Incident Response SOP
Incident Response SOP
| Field | Value |
|---|---|
| Document ID | SOP-004 |
| Classification | Internal |
| Owner | SRE + CTO |
| Effective Date | April 2026 |
| Review Cycle | Semi-Annual |
Our procedure for detecting, classifying, responding to, and recovering from security incidents across GCP, AWS, and endpoint infrastructure.
Scope
Applies to all Wealthy information assets:
- GCP: GKE clusters, Cloud SQL, Cloud Storage, Compute Engine, Cloud Logging
- AWS: CloudFront (WAF, Bot Control, country blocking), S3, CloudWatch, Lambda β used for insurance infrastructure
- Network: Cloudflare CDN/WAF, GCP Load Balancers, StarkNet Gateway, Pritunl VPN
- Applications: All production services, APIs, customer/partner-facing apps
- Endpoints: Employee laptops, mobile devices, portable storage
Incident Types
| Type | Examples |
|---|---|
| Electronic/Software | Unauthorized access, malware, compromised credentials, phishing, DDoS, unauthorized code changes |
| Infrastructure | GKE pod compromise, Cloud SQL breach, CloudFront/WAF bypass, API auth failures at scale, AWS resource misuse |
| Physical | Lost/stolen laptops, mobile devices, portable storage |
Severity Classification
| Severity | Response Time | Examples |
|---|---|---|
| Critical | 15 min | Active data breach, ransomware, full production outage |
| High | 1 hour | Suspected unauthorized access, DDoS, partial outage |
| Medium | 4 hours | Single account compromise, endpoint malware |
| Low | 24 hours | Suspicious email, minor policy violation |
Detection & Alerting
GCP Stack
OTEL SDKs β OTEL Agent β Victoria Metrics β Grafana β Slack/Telegram
Uptime Kuma β Slack (availability monitoring)

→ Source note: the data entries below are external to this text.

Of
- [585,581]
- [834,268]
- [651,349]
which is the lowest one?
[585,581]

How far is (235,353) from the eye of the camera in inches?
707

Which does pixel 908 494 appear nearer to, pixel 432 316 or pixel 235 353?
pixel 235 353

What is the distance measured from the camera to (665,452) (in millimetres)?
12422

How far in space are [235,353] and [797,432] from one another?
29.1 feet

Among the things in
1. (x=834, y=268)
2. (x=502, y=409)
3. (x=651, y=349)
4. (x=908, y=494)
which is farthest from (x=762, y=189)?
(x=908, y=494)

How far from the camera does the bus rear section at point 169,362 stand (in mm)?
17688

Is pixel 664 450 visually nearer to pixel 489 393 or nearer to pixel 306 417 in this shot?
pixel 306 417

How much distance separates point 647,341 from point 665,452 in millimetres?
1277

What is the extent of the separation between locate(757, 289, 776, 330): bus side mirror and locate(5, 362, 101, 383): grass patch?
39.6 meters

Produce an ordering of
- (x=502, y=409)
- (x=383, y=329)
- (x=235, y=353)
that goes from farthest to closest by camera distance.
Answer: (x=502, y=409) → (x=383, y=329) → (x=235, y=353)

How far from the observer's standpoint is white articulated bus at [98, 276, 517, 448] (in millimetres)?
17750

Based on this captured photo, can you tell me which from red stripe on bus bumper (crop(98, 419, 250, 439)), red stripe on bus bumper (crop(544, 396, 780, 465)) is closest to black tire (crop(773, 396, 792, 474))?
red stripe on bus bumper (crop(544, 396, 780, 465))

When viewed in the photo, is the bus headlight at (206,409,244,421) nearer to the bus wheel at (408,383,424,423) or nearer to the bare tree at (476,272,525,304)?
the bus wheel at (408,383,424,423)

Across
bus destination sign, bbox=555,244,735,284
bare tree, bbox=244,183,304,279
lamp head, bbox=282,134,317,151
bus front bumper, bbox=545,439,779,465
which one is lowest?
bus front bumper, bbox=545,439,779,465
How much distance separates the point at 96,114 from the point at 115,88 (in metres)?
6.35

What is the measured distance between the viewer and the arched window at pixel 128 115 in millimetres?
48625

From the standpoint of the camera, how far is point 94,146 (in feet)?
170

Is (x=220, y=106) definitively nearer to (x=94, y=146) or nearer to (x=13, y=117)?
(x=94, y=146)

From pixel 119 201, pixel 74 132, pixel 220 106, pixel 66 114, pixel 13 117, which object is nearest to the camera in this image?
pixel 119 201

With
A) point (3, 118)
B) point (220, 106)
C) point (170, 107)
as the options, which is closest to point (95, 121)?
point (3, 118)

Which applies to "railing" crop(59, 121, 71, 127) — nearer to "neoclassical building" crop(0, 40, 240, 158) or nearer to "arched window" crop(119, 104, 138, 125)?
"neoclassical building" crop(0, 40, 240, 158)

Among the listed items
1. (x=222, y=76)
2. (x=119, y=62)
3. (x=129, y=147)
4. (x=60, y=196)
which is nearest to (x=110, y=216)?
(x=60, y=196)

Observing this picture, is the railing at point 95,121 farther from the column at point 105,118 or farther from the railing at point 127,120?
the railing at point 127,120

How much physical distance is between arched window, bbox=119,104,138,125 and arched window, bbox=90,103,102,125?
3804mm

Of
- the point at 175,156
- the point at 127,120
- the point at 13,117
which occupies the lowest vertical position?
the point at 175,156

GCP Security Command Center β Real-time threat findings
AWS Stack
CloudFront Access Logs β CloudWatch Logs β CloudWatch Alarms β SNS β Slack/Email
AWS WAF Logs β CloudWatch β Alerts on rule matches, bot activity, blocked requests
AWS GuardDuty β Threat detection β SNS notifications
Alert Thresholds
| Metric | Threshold |
|---|---|
| CPU | >80% |
| Memory | >85% |
| Disk | >90% |
| API Response Time | >5 seconds |
| Error Rate | >5% |
| Service Availability | <99% |
Response Procedure
Step 1: Detect & Acknowledge (0β5 min)
- Alert received via Slack/Telegram or reported to security@wealthy.in
- First responder acknowledges in Slack thread
Step 2: Assess & Classify (5β15 min)
- Determine severity using classification matrix
- Identify affected systems (GCP, AWS, or both)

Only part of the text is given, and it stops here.